### Selection
## Begin
Opened 2 years ago
Last modified 3 months ago
#60864 new defect (bug)
URL sanitizing strips valid characters instead of encoding, documented use is invalid
| Reported by: |
|
Owned by: | |
|---|---|---|---|
| Milestone: | Awaiting Review | Priority: | normal |
| Severity: | normal | Version: | |
| Component: | Security | Keywords: | has-patch has-unit-tests |
| Focuses: | Cc: |
Description
- wp_sanitize_redirect creates different URL instead of correctly percent-encoding e.g. for URLs that contain "<" - followup to https://core.trac.wordpress.org/ticket/31486 where this was partially fixed
- sanitize_url is documented to sanitize for redirect usage but the URI is not valid for redirects since it's not percent-encoded - followup to https://core.trac.wordpress.org/ticket/56160
- esc_url and sanitize_url strip characters that don't need to be stripped but can be HTML encoded to make them safe, e.g. "<" causing some URLs to be broken.
Change History (5)
This ticket was mentioned in PR #6335 on WordPress/wordpress-develop by @kkmuffme.
2 years ago
#2
- Keywords has-patch has-unit-tests added
Trac ticket: https://core.trac.wordpress.org/ticket/60864
#3
@
2 years ago
Before I fix all the broken tests, I want to gather some feedback on this - the tests are broken because the characters were stripped instead of encoded, which caused some URLs to be invalid, leading to 404s.
## End
### Stated goal 1
Decide whether each statement below agrees with the URL sanitizing ticket: (a) wp_sanitize_redirect correctly percent-encodes URLs that contain "<"; (b) ticket 31486 partially fixed this problem; (c) the tests broke because characters were encoded instead of stripped. For each, answer yes or no and quote the deciding words.
### Stated goal 2
Write the next part of the URL sanitizing ticket, picking up after its last sentence.

### Dataset rows
## Begin
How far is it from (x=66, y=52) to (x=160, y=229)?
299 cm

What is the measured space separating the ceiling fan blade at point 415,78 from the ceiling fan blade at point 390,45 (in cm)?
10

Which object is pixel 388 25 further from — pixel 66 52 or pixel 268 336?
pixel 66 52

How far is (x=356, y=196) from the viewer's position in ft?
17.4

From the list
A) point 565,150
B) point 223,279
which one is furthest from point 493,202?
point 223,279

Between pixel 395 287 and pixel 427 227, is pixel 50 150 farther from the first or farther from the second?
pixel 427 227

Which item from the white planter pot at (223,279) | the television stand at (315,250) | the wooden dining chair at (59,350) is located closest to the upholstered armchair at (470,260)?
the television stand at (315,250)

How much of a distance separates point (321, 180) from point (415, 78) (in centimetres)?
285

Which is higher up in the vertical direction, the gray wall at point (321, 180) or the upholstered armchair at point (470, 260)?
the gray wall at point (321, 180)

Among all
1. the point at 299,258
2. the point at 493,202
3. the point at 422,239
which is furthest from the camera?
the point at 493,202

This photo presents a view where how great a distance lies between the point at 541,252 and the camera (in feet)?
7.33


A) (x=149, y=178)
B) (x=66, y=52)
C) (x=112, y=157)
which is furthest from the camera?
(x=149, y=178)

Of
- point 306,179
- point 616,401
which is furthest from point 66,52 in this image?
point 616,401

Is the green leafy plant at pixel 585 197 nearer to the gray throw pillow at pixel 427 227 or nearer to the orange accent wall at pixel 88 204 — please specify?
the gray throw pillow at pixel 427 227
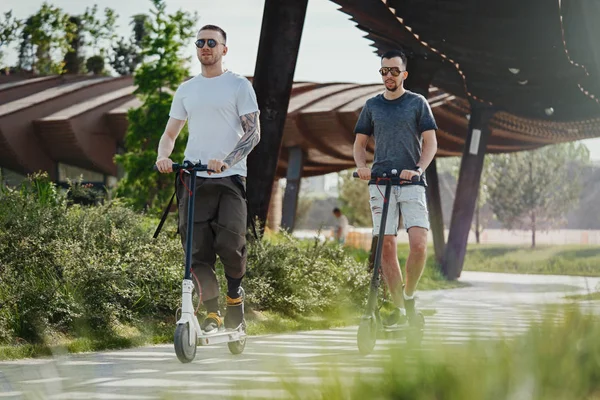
## End
### Written reply 1
(a) No: "wp_sanitize_redirect creates different URL instead of correctly percent-encoding e.g. for URLs that contain "<""
(b) Yes: "followup to https://core.trac.wordpress.org/ticket/31486 where this was partially fixed"
(c) No: "the tests are broken because the characters were stripped instead of encoded"

### Written reply 2
This ticket was mentioned in Slack in #core by kkmuffme. View the logs.
2 years ago
#5
@
3 months ago
@kkmuffme looks like I missed wp_sanitize_redirect() when we updated UTF-8 support in WordPress 6.9.
Perhaps you might look that over and see if you want to update the patch.
I appreciate the comment about HTML4 but I suspect it’s not necessary, especially not to link to the old HTML4 specs. Is the change in line 4495/4506 meaningful? It looks like it might just move around some characters and shows up as a changed line, but maybe I’m overlooking something. If it’s not different semantically, can we avoid rearranging the characters so they don’t appear in the diff?
Can you speak to the differentiation in here of using the term URI instead of URL? Can you also verify that the changes will not mistakenly apply to parts of a URL that should not be transformed?
#56160 was marked as a duplicate.